------ Text segment ------

I have been living in my neighborhood for 13 years, and there is a fast food restaurant down the street that we go to occassionally. There is a lady that works there and has been working there for as long as I've lived there and I don't know how much longer. She STILL speaks HORRIBLY broken English. I honestly can't understand more than half of what she says and I'm usually pretty good at understanding thick foreign accents. I'm sure she still speaks her native language at home, and there is nothing wrong with that, but you would think after 13+years of living in a country and working that closely with the public that you would at least have reached a comprehendable level of fluency in that language, no?


Asked by Anonymous at 12:54 PM on Mar. 24, 2011 in Politics & Current Events

This question is closed.
Answers (24)
  • Well I think it's a freaking right!  I don't eat Chinese food because I can't understand a word that anyone is saying in any Chinese restaurant where I live either.  And the same thing applies.  If I were moving to another country, I would damn sure learn how to say SOMETHING in their language. "Broken" English I can understand a little.  Talking fast with a heavy accent, um no. 


    Answer by MrsHouston47302 at 1:36 PM on Mar. 24, 2011

  • Some people pick up languages easily, others have more difficulty. I'm afraid I know people who only speak English and speak it horribly!!

------ Data rows ------

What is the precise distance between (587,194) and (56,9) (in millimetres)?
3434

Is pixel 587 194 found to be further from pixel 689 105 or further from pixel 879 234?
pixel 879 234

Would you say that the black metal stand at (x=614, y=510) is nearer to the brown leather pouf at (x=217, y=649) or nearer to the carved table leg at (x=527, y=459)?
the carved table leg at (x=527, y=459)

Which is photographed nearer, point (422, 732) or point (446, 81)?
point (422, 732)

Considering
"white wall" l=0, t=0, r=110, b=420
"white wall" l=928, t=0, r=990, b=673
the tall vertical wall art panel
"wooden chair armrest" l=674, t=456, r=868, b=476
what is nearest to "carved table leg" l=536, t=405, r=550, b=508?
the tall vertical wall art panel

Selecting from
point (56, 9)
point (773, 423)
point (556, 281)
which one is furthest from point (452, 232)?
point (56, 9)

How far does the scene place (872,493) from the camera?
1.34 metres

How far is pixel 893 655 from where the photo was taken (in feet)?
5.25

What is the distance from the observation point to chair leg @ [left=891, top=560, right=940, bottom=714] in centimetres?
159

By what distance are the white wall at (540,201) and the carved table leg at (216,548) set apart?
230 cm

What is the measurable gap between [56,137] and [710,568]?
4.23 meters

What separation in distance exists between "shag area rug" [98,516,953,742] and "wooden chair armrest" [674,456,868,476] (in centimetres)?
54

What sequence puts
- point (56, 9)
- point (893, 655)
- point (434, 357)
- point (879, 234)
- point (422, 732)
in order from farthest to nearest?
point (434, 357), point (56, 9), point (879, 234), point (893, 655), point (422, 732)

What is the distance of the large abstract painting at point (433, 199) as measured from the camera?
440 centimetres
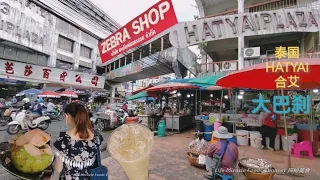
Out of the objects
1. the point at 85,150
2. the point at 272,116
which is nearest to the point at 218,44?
the point at 272,116

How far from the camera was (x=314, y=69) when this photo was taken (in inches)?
128

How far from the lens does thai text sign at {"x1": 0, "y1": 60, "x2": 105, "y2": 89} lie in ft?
8.67

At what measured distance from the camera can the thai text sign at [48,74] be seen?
264 centimetres

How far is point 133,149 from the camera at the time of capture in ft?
6.07

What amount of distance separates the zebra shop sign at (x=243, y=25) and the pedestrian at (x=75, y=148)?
6.05m

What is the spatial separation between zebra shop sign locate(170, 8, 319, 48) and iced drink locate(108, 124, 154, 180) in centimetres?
617

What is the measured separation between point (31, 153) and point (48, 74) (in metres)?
1.14
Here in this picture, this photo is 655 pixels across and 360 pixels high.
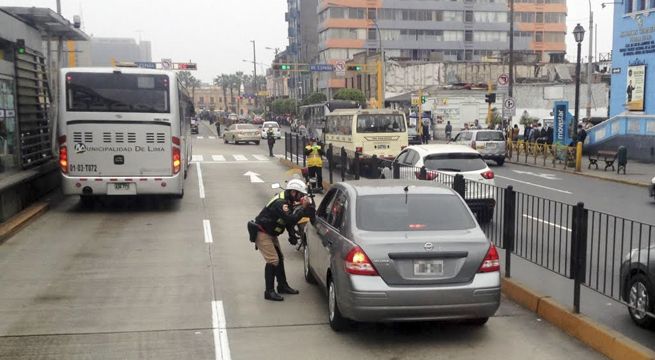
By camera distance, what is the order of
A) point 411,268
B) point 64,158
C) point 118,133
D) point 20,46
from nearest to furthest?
point 411,268 < point 64,158 < point 118,133 < point 20,46

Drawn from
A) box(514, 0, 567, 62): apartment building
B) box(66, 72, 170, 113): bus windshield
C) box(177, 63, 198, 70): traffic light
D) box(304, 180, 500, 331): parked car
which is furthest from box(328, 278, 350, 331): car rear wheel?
box(514, 0, 567, 62): apartment building

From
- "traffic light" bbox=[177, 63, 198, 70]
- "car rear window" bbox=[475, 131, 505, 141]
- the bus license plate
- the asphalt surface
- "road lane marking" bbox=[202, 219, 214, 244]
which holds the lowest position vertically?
"road lane marking" bbox=[202, 219, 214, 244]

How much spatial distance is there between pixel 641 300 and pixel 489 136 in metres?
25.5

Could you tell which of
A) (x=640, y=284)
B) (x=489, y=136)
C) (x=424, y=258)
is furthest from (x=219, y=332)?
(x=489, y=136)

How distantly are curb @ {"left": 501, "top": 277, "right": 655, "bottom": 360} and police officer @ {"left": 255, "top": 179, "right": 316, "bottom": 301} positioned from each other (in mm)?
2637

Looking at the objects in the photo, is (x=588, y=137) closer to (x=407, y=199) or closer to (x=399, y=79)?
(x=407, y=199)

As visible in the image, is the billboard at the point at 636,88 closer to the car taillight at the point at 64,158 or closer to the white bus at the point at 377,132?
the white bus at the point at 377,132

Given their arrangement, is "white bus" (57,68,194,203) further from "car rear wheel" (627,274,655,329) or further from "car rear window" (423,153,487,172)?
"car rear wheel" (627,274,655,329)

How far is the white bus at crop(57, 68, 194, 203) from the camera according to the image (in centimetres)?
1477

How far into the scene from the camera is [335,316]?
6859 mm

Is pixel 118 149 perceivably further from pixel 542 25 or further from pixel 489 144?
pixel 542 25

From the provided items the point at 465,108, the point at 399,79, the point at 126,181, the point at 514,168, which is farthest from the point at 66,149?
the point at 399,79

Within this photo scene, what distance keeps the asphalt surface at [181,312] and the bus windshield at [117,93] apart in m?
3.07

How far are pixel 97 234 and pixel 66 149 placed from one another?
2.77 m
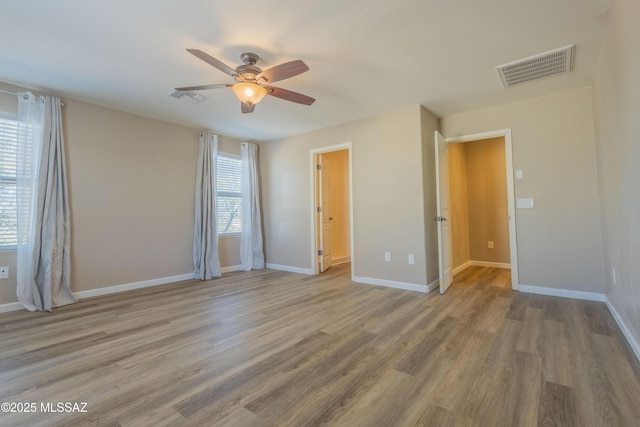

------

_Exercise tasks_.
**A)** According to the forum thread about the fast food worker's English, how many years has the person asking the question lived in the neighborhood?
**B)** Continue the forum thread about the fast food worker's English from where it stops.

_Expected outputs_.
**A)** 13 years.

**B)**
    Kids are more likely to pick it up easily than adults, but some adults are quick. I live in Los Angeles, so we have a lot of people who speak English as a 2nd language, and I guess I'm kind of used to it.

    Answer by ohwrite at 12:58 PM on Mar. 24, 2011

  • Not necessarily. English is a difficult language to learn as an adult. For every rule, there are several exceptions. If she is not making a concerted effort to immerse herself in the language, she will continue to struggle with it. Add a challenging accent on top of that, and it's not difficult to imagine that you would have a hard time understanding her.

    Answer by May-20 at 12:57 PM on Mar. 24, 2011

  • I have no idea.  I know that I'm sick of having to call customer service people and getting transferred over and over again because I can't understand a word anyone is freaking saying.  Ranting on your page, sorry, had to call customer service this morning, not happy, lol.


    Answer by MrsHouston47302 at 12:57 PM on Mar. 24, 2011

  • My aunt is Greek and has lived here in the US for 45 years and STILL speaks broken English so I don't know

    Answer by butterflyblue19 at 1:00 PM on Mar. 24, 2011

  • And before you go bashing ME for my opinion, I speak and write at least 4 other languages NONE of which do I do in a "broken" accent.

    Answer by vbruno at 1:05 PM on Mar. 24, 2011

  • How long would it take you to speak a foreign language perfectly?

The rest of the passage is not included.